/---

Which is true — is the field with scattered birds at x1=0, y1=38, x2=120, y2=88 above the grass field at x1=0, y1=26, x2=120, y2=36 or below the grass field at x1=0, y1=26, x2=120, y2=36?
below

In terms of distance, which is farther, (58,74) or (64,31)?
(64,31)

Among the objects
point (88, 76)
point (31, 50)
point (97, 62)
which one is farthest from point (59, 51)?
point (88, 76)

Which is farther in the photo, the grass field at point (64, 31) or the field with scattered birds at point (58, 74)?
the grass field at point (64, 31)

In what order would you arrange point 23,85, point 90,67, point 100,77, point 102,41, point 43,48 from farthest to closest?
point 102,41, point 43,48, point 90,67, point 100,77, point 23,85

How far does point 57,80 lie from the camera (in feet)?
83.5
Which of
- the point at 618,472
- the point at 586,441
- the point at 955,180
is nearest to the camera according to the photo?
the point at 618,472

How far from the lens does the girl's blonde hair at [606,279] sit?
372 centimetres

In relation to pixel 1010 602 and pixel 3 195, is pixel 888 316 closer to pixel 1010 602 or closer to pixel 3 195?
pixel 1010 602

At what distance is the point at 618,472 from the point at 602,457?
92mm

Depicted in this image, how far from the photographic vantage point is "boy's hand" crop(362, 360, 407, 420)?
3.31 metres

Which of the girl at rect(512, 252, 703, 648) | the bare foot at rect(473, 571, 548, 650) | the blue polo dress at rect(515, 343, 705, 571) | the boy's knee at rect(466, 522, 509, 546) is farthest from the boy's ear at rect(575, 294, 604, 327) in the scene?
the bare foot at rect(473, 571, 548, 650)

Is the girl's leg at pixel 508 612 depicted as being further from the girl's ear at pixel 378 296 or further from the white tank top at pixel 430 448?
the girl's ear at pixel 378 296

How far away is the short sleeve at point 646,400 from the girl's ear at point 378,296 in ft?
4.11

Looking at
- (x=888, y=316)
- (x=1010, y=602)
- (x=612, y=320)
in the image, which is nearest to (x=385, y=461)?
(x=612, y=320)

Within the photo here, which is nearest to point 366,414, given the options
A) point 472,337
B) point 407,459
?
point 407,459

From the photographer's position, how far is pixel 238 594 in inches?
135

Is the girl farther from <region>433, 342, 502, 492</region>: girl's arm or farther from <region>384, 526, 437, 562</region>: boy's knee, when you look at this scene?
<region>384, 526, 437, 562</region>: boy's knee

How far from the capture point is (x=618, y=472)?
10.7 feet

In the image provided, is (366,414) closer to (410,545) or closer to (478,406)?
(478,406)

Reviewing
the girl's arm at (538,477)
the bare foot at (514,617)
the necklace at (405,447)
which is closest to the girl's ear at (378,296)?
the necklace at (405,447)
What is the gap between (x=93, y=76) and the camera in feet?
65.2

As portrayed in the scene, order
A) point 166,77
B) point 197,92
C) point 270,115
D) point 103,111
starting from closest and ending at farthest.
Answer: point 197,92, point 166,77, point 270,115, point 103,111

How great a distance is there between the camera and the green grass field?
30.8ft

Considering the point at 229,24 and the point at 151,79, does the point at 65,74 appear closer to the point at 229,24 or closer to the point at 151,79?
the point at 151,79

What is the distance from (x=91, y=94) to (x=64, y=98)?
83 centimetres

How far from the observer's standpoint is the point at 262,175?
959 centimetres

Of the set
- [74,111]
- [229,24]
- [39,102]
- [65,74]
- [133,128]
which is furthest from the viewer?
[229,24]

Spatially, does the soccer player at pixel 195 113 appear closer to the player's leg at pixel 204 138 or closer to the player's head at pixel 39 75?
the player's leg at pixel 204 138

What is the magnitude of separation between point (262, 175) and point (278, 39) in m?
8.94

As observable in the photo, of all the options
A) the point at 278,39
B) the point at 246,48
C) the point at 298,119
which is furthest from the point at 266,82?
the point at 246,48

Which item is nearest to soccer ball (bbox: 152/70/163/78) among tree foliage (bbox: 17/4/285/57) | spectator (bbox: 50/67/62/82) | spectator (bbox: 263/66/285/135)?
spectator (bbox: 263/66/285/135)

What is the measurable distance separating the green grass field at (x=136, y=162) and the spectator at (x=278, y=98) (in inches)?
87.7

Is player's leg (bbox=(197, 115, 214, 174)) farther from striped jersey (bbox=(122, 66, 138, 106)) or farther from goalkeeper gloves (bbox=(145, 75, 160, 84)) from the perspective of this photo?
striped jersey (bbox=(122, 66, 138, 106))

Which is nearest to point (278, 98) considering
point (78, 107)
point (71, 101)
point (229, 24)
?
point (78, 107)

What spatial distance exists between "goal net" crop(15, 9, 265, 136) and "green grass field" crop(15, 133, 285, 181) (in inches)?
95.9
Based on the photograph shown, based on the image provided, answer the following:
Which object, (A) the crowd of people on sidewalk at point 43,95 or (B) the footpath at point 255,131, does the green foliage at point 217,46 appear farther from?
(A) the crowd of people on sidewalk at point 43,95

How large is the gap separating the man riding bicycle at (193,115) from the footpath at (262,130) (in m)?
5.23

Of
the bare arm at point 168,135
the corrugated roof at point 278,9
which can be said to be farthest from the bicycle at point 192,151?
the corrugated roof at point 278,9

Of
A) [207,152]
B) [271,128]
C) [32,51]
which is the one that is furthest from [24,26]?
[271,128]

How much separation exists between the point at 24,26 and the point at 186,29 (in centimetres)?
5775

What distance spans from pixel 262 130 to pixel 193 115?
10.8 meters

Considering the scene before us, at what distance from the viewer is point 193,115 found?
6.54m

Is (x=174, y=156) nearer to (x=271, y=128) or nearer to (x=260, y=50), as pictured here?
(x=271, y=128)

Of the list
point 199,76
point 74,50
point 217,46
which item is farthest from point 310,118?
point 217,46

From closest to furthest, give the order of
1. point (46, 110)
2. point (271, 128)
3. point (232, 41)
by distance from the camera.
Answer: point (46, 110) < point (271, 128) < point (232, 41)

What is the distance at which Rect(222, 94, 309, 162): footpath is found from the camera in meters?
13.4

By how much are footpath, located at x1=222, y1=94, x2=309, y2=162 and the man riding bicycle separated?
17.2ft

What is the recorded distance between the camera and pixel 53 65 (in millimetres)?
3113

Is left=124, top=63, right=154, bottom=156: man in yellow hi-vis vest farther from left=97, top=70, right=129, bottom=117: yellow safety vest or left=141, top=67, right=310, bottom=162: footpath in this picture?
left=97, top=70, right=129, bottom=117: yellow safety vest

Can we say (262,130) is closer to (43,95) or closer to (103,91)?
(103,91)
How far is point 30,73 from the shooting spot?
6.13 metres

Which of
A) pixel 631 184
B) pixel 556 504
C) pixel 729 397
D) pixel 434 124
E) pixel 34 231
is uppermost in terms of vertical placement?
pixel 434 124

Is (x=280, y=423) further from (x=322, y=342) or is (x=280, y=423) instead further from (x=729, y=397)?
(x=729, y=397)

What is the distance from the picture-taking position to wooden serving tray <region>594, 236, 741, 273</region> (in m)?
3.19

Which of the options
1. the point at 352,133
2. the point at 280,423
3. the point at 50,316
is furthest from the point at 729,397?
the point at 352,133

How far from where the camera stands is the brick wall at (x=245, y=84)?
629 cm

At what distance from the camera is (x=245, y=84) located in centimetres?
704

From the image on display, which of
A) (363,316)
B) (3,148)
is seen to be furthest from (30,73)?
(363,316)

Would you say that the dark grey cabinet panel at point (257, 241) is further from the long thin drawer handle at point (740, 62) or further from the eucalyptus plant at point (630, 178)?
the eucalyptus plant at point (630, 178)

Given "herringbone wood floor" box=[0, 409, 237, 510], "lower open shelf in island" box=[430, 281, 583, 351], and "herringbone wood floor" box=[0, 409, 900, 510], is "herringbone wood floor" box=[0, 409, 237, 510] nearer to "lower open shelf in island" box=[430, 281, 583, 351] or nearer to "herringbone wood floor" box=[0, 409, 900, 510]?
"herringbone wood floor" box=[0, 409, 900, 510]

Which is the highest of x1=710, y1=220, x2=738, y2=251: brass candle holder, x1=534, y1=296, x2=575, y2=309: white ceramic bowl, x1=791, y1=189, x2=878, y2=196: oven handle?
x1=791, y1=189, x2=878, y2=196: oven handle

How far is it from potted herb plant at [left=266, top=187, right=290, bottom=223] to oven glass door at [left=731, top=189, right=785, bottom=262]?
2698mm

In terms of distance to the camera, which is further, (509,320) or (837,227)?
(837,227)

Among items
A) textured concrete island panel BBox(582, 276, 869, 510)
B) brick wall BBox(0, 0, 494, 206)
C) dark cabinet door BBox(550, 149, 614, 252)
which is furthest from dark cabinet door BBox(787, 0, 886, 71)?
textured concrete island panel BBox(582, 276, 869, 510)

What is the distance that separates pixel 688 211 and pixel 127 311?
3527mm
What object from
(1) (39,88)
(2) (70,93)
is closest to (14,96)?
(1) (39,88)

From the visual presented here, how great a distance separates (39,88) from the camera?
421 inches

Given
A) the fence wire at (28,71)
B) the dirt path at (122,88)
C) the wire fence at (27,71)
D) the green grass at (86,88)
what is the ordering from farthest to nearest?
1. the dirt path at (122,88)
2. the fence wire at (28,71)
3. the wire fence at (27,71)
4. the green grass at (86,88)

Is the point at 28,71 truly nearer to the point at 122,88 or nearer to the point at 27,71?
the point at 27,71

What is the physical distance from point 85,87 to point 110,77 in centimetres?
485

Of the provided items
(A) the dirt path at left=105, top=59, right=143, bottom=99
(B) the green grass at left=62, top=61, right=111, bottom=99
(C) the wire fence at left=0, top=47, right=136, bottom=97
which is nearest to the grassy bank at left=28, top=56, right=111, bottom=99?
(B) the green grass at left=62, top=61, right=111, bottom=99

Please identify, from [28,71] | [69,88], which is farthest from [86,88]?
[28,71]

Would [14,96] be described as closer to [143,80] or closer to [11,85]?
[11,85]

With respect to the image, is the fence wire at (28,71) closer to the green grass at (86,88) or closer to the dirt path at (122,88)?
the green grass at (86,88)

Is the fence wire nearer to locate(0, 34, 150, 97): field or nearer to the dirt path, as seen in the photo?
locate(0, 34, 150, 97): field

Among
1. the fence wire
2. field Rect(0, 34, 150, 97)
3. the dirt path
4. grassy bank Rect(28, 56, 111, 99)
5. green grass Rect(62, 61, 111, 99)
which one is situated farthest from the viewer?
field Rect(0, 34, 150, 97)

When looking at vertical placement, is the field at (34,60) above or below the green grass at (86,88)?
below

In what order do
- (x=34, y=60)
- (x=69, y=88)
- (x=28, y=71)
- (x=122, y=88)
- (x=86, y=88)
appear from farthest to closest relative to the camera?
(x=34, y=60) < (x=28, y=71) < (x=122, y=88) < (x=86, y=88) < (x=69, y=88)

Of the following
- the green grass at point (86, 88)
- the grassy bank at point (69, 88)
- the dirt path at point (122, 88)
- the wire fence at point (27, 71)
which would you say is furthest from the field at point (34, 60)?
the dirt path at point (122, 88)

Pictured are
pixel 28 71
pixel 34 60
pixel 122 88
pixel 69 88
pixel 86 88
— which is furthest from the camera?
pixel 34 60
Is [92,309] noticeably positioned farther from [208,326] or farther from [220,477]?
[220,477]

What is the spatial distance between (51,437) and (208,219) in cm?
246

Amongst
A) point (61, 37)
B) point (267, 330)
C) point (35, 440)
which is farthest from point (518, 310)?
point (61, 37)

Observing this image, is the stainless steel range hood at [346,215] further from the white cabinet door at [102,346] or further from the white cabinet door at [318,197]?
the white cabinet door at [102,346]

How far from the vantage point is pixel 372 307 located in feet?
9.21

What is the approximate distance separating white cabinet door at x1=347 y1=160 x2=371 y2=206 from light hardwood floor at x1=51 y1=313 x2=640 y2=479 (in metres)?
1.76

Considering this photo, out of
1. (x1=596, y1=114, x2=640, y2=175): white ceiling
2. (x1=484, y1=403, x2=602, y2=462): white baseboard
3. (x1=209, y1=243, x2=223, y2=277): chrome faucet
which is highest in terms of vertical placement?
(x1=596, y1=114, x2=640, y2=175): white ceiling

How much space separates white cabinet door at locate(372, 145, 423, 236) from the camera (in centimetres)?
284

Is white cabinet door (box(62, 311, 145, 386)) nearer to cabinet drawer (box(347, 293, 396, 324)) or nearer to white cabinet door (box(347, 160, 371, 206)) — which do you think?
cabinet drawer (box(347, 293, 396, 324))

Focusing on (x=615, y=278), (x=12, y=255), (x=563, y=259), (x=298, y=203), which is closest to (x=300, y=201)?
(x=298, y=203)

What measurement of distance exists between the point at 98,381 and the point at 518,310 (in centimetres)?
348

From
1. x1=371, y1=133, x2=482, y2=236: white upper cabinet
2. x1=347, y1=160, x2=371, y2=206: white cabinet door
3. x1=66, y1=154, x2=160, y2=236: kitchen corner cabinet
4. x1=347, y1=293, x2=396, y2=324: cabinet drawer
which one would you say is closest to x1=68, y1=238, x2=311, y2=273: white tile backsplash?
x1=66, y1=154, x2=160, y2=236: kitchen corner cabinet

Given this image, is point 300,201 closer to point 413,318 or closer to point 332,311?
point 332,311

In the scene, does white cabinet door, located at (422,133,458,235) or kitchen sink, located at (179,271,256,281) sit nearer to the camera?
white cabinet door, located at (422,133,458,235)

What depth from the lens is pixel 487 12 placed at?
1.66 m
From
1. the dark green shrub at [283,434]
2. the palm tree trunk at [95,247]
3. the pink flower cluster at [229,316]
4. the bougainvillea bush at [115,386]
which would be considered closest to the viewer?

\---

Swap "camera" for "viewer" in the lines from the first one through the line holding "3.31 metres", inclusive, and give only those lines back with nothing else changed.

WORKED ANSWER
Which is true — is the field with scattered birds at x1=0, y1=38, x2=120, y2=88 above the grass field at x1=0, y1=26, x2=120, y2=36 or below the grass field at x1=0, y1=26, x2=120, y2=36?
below

In terms of distance, which is farther, (58,74) or (64,31)?
(64,31)

Among the objects
point (88, 76)
point (31, 50)
point (97, 62)
which one is farthest from point (59, 51)?
point (88, 76)

Which is farther in the photo, the grass field at point (64, 31) or the field with scattered birds at point (58, 74)?
the grass field at point (64, 31)

In what order would you arrange point 23,85, point 90,67, point 100,77, point 102,41, point 43,48 from farthest to closest?
point 102,41, point 43,48, point 90,67, point 100,77, point 23,85

How far does point 57,80 lie from the viewer (in feet)?
83.5
Which of
- the point at 618,472
- the point at 586,441
- the point at 955,180
is nearest to the viewer according to the photo?
the point at 618,472

How far from the lens does the girl's blonde hair at [606,279] sit?
372 centimetres

In relation to pixel 1010 602 and pixel 3 195, is pixel 888 316 closer to pixel 1010 602 or closer to pixel 3 195?
pixel 1010 602

At what distance is the point at 618,472 from the point at 602,457?
92mm

Depicted in this image, how far from the photographic vantage point is "boy's hand" crop(362, 360, 407, 420)?
3.31 metres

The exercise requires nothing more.